- Genre: Sports
- Developers: NOW Production, Handheld Games, IguanaBee
- Publishers: Activision, GameMill Entertainment
- Platforms: Wii, Nintendo DS, PlayStation 3, Xbox 360, Nintendo Switch, PlayStation 4, PlayStation 5, Xbox One, PC, Xbox Series
- First release: Little League World Series 2008 August 5, 2008
- Latest release: Little League World Series 2022 August 17, 2022

= Little League World Series Baseball =

Little League World Series Baseball is a series of sports video games. Based on the Little League World Series, there are four games in the series. The latest release was on August 17, 2022.

==Games==
===2008===
Little League World Series Baseball 2008 was released on August 5, 2008 for the Wii and the Nintendo DS by Activision. It is the first game to be officially licensed by Little League Baseball for the seventh generation of consoles. The gameplay is also similar to the baseball game in Wii Sports and Mario Super Sluggers. The game is a part of Activision's Fun4All-brand in Europe.

The game begins when a player is taken to a main menu. They there can choose several different options, including tournament mode, exhibition mode and skill challenge mode. In tournament mode, a player chooses one of the 16 different regions, and tries to reach the Little League World Series by making it through pool play, then winning in the knockout round. In the Exhibition mode, a player can pick any two teams in the game against each other for a faster, less-complicated experience.

Screenshot from Home Run Tourney

The game has an extensive array of minigames called "Skill Challenges", which range from the power-hitting home run tourney to the accuracy-important Tic-tac-toe.
- In Home Run Tourney, a player sets the number of pitches, then tries to hit as many home runs as possible out of that number. Extra points are awarded when a player hits a hot-air balloon in the outfield, or when they hit consecutive home runs.
- In Pitching Darts, a board of squares with different colors is on the plate.

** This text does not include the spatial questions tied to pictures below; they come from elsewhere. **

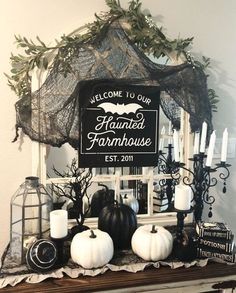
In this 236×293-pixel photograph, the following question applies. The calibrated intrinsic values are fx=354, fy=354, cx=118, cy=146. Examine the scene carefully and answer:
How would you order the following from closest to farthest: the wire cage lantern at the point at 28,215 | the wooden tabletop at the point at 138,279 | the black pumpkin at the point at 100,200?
the wooden tabletop at the point at 138,279
the wire cage lantern at the point at 28,215
the black pumpkin at the point at 100,200

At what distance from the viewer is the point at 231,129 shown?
192 centimetres

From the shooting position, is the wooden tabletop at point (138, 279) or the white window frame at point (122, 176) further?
the white window frame at point (122, 176)

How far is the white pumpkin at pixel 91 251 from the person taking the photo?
1.32 metres

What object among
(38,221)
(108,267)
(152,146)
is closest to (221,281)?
(108,267)

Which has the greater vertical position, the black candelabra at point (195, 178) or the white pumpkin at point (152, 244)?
the black candelabra at point (195, 178)

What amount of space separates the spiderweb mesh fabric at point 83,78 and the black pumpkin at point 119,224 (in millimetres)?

Depending on the color of the square, a player must throw a fastball(red), change-up(yellow), curveball(green), or slider(blue) as accurately as possible. If the pitch hits the same-colored square as its color, it will make a mark there. If a pitch hits the incorrect color, play will pass to the next player.
- In Pitching bowling, a player is simply bowling from the pitchers mound. In ten frames, the player(s) must try to get as many pins as they can by pitching at them. Similar to Home Run Tourney, the point of the game is to hit the ball as far as you can.
- Similar to the basketball game H-O-R-S-E- in the sense that a player must hit the ball to a specific area of the field, or they get a letter of the word horse. They must get as many points as they can before they miss five times. They get bonus points for hitting the ball further, and are eliminated when they spell out the word horse.

===2009===
Little League World Series Baseball 2009 was developed by Japanese developer Now Production (NowPro). The game begins when a player is taken to the main menu. They there can choose several different options, including tournament mode, exhibition mode, and skill challenge mode. In Tournament mode, a player chooses one of the 16 different regions and tries to reach the Little League World Series by making it through regionals, pool play, and then winning the world series in the knockout round. In Exhibition mode, a player can pick any two teams in the game against each other for a faster, less-complicated experience. This is also the first game in the franchise to allow players to make their own team.

===2010===
Little League World Series Baseball 2010 was released in North America on July 20, 2010. The game begins when a player is taken to a main menu. They there can choose several different options, including tournament mode, exhibition mode, and skill challenge. In addition, the game features online leaderboards, Trophies and Achievements.

In tournament mode, a player chooses one of the 16 different regions, and tries to reach the Little League World Series by making it through pool play, then winning in the playoffs. In the Exhibition mode, a player can pick any two teams in the game against each other for a faster, less-complicated experience.

==Reception==
Little League World Series 2008 Wii and DS games received mixed reactions from critics. Some call the game "Simple, yet tough to master." While others say it's "...best for the younger players." One of the main criticisms of the game, especially from its online gamers, has been its lack of Nintendo Wi-Fi Connection.

Little League World Series Baseball 2010 was met with mixed results following its release. GameSpot's Brett Todd gave the game a 5.5 (mediocre) score, claiming "With more finesse and depth, Little League World Series Baseball 2010 could have been a contender."